• REQUIREMENT:
Every line of the material must be written out again unchanged.

• DATASET ENTRIES:
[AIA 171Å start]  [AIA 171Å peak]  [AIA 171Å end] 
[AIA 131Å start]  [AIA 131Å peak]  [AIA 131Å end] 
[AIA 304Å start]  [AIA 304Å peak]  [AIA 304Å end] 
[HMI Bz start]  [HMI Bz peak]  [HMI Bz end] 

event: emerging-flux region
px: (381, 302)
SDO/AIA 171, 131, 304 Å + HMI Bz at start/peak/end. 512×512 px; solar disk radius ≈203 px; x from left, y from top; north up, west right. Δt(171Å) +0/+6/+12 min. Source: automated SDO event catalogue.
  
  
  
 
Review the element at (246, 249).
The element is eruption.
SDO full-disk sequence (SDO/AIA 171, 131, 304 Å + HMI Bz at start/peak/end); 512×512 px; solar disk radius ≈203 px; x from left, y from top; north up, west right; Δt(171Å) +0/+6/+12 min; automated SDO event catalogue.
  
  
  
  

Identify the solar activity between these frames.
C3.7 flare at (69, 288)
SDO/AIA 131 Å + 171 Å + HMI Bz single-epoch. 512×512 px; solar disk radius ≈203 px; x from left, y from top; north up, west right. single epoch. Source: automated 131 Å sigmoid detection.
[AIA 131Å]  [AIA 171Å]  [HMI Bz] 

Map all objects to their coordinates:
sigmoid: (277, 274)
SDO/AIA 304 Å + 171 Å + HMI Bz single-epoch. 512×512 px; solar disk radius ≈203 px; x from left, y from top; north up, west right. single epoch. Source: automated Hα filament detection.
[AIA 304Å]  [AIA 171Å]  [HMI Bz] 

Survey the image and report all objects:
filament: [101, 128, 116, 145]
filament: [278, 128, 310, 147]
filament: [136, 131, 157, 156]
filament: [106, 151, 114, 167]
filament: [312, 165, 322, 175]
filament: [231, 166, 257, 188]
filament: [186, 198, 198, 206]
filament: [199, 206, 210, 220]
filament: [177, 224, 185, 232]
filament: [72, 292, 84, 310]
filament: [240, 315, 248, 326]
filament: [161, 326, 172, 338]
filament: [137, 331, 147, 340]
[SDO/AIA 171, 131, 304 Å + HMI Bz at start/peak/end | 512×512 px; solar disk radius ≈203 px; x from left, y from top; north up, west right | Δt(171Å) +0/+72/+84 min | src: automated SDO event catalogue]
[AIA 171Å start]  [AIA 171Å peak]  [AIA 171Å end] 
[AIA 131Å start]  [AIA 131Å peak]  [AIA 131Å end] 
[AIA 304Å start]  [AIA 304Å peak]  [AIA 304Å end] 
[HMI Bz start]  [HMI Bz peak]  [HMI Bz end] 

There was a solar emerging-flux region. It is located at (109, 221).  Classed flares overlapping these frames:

• RESPONSE TO THE TASK:
[AIA 171Å start]  [AIA 171Å peak]  [AIA 171Å end] 
[AIA 131Å start]  [AIA 131Å peak]  [AIA 131Å end] 
[AIA 304Å start]  [AIA 304Å peak]  [AIA 304Å end] 
[HMI Bz start]  [HMI Bz peak]  [HMI Bz end] 

event: emerging-flux region
px: (381, 302)
SDO/AIA 171, 131, 304 Å + HMI Bz at start/peak/end. 512×512 px; solar disk radius ≈203 px; x from left, y from top; north up, west right. Δt(171Å) +0/+6/+12 min. Source: automated SDO event catalogue.
  
  
  
 
Review the element at (246, 249).
The element is eruption.
SDO full-disk sequence (SDO/AIA 171, 131, 304 Å + HMI Bz at start/peak/end); 512×512 px; solar disk radius ≈203 px; x from left, y from top; north up, west right; Δt(171Å) +0/+6/+12 min; automated SDO event catalogue.
  
  
  
  

Identify the solar activity between these frames.
C3.7 flare at (69, 288)
SDO/AIA 131 Å + 171 Å + HMI Bz single-epoch. 512×512 px; solar disk radius ≈203 px; x from left, y from top; north up, west right. single epoch. Source: automated 131 Å sigmoid detection.
[AIA 131Å]  [AIA 171Å]  [HMI Bz] 

Map all objects to their coordinates:
sigmoid: (277, 274)
SDO/AIA 304 Å + 171 Å + HMI Bz single-epoch. 512×512 px; solar disk radius ≈203 px; x from left, y from top; north up, west right. single epoch. Source: automated Hα filament detection.
[AIA 304Å]  [AIA 171Å]  [HMI Bz] 

Survey the image and report all objects:
filament: [101, 128, 116, 145]
filament: [278, 128, 310, 147]
filament: [136, 131, 157, 156]
filament: [106, 151, 114, 167]
filament: [312, 165, 322, 175]
filament: [231, 166, 257, 188]
filament: [186, 198, 198, 206]
filament: [199, 206, 210, 220]
filament: [177, 224, 185, 232]
filament: [72, 292, 84, 310]
filament: [240, 315, 248, 326]
filament: [161, 326, 172, 338]
filament: [137, 331, 147, 340]
[SDO/AIA 171, 131, 304 Å + HMI Bz at start/peak/end | 512×512 px; solar disk radius ≈203 px; x from left, y from top; north up, west right | Δt(171Å) +0/+72/+84 min | src: automated SDO event catalogue]
[AIA 171Å start]  [AIA 171Å peak]  [AIA 171Å end] 
[AIA 131Å start]  [AIA 131Å peak]  [AIA 131Å end] 
[AIA 304Å start]  [AIA 304Å peak]  [AIA 304Å end] 
[HMI Bz start]  [HMI Bz peak]  [HMI Bz end] 

There was a solar emerging-flux region. It is located at (109, 221).  Classed flares overlapping these frames:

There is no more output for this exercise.